Longer Listen

New Host, Kelly McEvers, Will Bring Her Midwestern Roots To All Things Considered

 

Kelly McEvers Stephen Voss/NPR

Kelly McEvers knew from the first story she wrote for the Daily Illini, while studying at the University of Illinois, that she wanted to be a journalist. More recently, you've heard her report as NPR's Beirut Bureau Chief and now as one of the new hosts of All Things Considered

"The very first story I was assigned in early 1993 - as soon as I did that story I knew I was going to be a journalist," said McEvers.

She quickly made her name in journalism starting as a metro reporter for the Chicago Tribune where she documented the lives of female gang members for the Sunday magazine. 

I want to understand. I want to bridge these two worlds that cannot understand each other. I want to be part of that conversation. Kelly McEvers

Before becoming host of All Things Considered, McEvers ran NPR's Beirut bureau, where she earned a George Foster Peabody award, an Alfred I. DuPont-Columbia award, a Gracie award, and an Overseas Press Club mention for her 2012 coverage of the Syrian conflict. 

She says her desire to become a foreign correspondent grew out of 9/11. "One sixth of the population of the world is Muslim and all the sudden we were saying 'who are these people and why do they hate us?’ And I think everybody’s hunch was ‘Well, not all of them hate us, right, but some of them hate us and how did we get there.”

“From that point forward I knew that was a question that I wanted to explore,” said McEvers.

Kelly McEvers

Kelly McEvers

Photo Credit: NPR

She says her stint as a war reporter grew out of her quest to answer that question. “I always knew that all roads kind of lead to the Middle East, that that was the final destination,” said McEvers.

“And if you are a correspondent in the Middle East it’s pretty likely that you are going to end up seeing some conflict.” 

“One of those days it’s like ‘Should I go into this place where there’s shooting, yeah, I probably should.”

She chronicled her experience as a war correspondent in a riveting audio documentary for Transom, called Diary of a Bad Year: A War Correspondent’s Dilemma. As she worked on the documentary she was in the midst of covering the Arab Spring. Colleagues and friends were being injured, killed, and kidnapped.
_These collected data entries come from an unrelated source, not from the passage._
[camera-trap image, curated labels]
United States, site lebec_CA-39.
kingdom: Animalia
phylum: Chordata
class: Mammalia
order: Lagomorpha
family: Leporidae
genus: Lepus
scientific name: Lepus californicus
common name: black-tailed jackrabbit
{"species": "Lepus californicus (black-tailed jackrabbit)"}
Through the documentary McEvers examines many of the big questions about her work that she’d been asking herself, but didn’t yet have an answer to. Now home, McEvers says hosting All Things Considered is “totally different but yet strangely the same.”
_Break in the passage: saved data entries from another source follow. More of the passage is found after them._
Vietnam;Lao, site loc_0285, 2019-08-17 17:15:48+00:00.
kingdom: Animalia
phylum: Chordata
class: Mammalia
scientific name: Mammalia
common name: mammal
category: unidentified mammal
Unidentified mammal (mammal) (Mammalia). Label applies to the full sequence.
“I thought “Wow, I’m going to be in a studio two weeks out of every month, day in and day out that could not be more different than being out in the field as a Middle East correspondent. But it’s funny, when you are sitting in the studio what are you doing all day? You’re talking to people. It’s the same thing, it’s the same set of principles we apply when we’re reporters,” said McEvers. 
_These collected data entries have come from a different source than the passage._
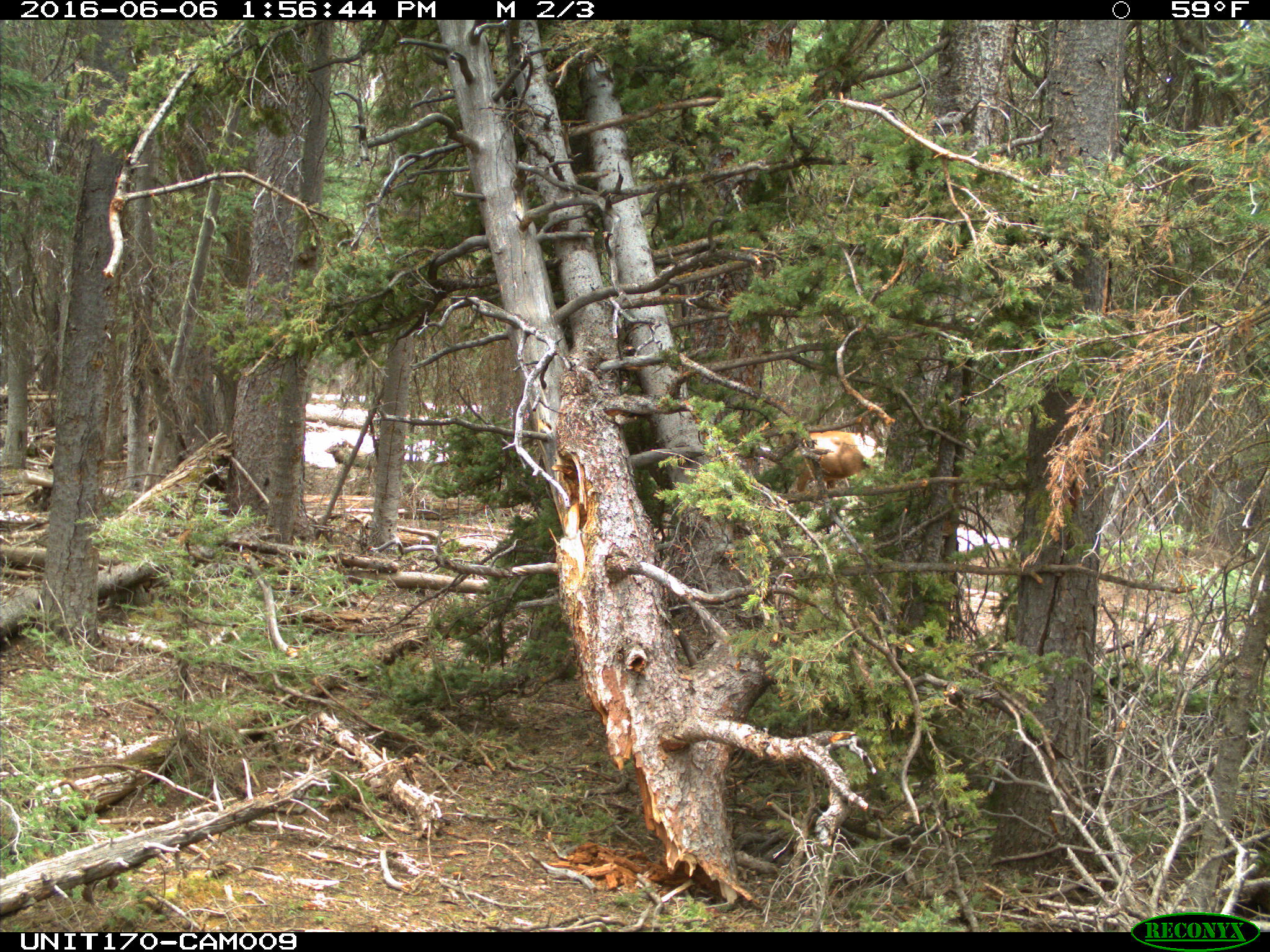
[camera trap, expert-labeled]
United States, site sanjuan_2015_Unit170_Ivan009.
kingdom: Animalia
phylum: Chordata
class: Mammalia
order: Artiodactyla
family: Cervidae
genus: Cervus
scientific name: Cervus elaphus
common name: red deer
Cervus elaphus (red deer).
My theory is that everybody wants to talk, and everybody has a story to tell. They just need to know that you are listening.  Kelly McEvers

McEvers says that as a Midwesterner, she hopes to increase the Midwestern stories and perspectives we hear on shows like All Things Considered.

“I would say we already have people on the ground [reporting Midwestern stories] but if I can in any way add to that I totally want to. … Any time anyone brings me a Midwest pitch it’s pretty likely I’m going say yes, so expect that.”

She didn’t just go to undergrad in Illinois, McEvers grew up in Lincoln, Illinois. In high school she was on the debate team as well as part of the marching band and pep band. (“Somewhere there’s some Lincoln Railers stuff at our house”) and says she is proud of her hometown. “It’s a really great town. I grew up in a really great town, man. I can’t knock it.”

Oh, and when she isn’t busy bringing us the latest on All Things Considered, she is also working on a podcast for NPR that we can expect early next year.